According to RealtyTrac’s latest Residential and Foreclosure Sales Report for March and Q1 2014,U.S. residential properties sold at an estimated annual pace of roughly 5.2 million homes in March, a .4 percent increase from February, and up 8 percent from the previous year.

The median sales price for both distressed and non-distressed properties increased to $164,500, a 1 percent increase from February and a 10 percent increase from March 2013. The upward swing in sales price reflected the 24th consecutive month where U.S. median home prices increased on an annual basis.

The 10 percent increase was the biggest annual percentage increase in that 24-month span.
“The housing market showed signs of coming out of hibernation in March after a sluggish fall and winter,” said Daren Blomquist, VP at RealtyTrac. “Median home prices increased on a monthly basis following six consecutive months where they were flat or declining, and increased on an annual basis by the biggest percentage since hitting bottom in March 2012.”

Blomquist continued, “Sales volume also increased slightly from March to February following four consecutive monthly decreases, but both annual sales volume and median prices are still below their recent peaks in October and August respectively.”

According to RealtyTrac, 34 percent of all U.S. residential property sales were to buyers with different mailing addresses than their primary property address. RealtyTrac opines that these buyers are more than likely investors or second-home buyers. Additionally, 7 percent of all sales in March were multi-parcel transactions, a situation where multiple properties are sold on the same date and recorded on the same sales deed.

Despite the annual increase in residential sales volume nationally, six states and 21 of the nation’s 50 largest metros saw declines. States with decreasing sales volume compared to a year ago were Massachusetts, Rhode Island, California, Connecticut, Nevada, and Arizona.
Distressed sales also experienced a hike. Short sales and distressed sales accounted for 16.4 percent of all sales in Q1, up from 14.5 percent from the previous quarter. However, the first quarter figure was down from 18.5 percent in the first quarter of 2013.

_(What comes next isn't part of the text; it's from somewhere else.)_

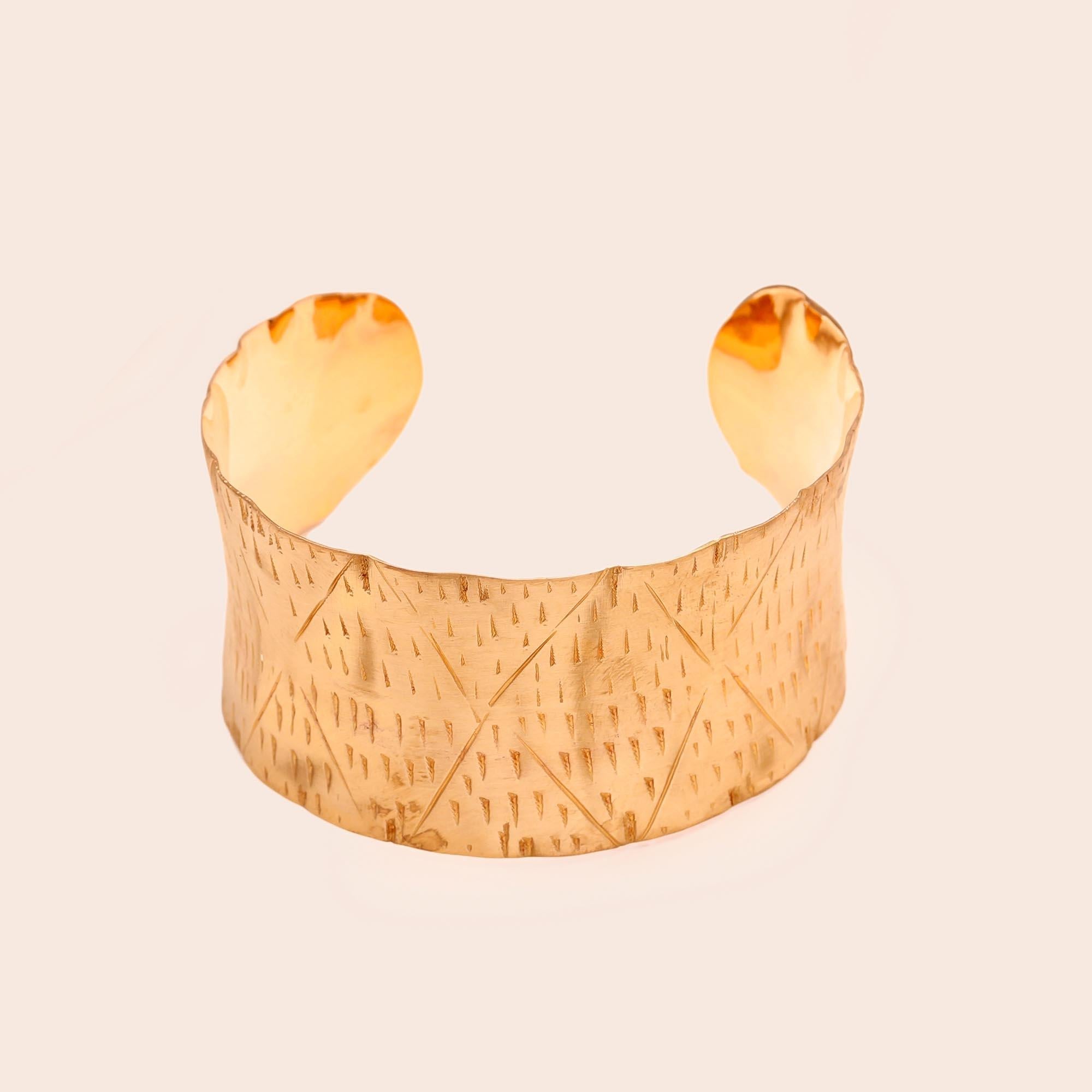 Gold textured cuff bracelet on a mannequin arm against a beige background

Short sales nationally made up 5.6 percent of all sales in the first quarter, a .4 percent increase from 5.2 percent of all sales in the fourth quarter of 2013. Metros with the highest percentage of short sales in the first quarter included Orlando, Florida (16.6 percent), Tampa, Florida (14.6 percent), Las Vegas, Nevada (14.1 percent), Miami, Florida (13.7 percent), Jacksonville, Florida (13.7 percent), and Memphis, Tennessee (12.7 percent).

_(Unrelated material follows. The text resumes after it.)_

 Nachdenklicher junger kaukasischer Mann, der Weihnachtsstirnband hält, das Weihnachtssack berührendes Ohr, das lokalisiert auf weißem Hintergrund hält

“Meanwhile, the distressed share of sales increased from the fourth quarter to the first quarter nationwide and in 38 states, which—along with many non-distressed homeowners regaining enough equity to list their homes for sale—is helping to ease low inventory conditions in some markets,” Blomquist noted.REO properties made up 9.6 percent of all sales in the first quarter, and public foreclosure actions accounted for 1.2 percent of all sales nationwide.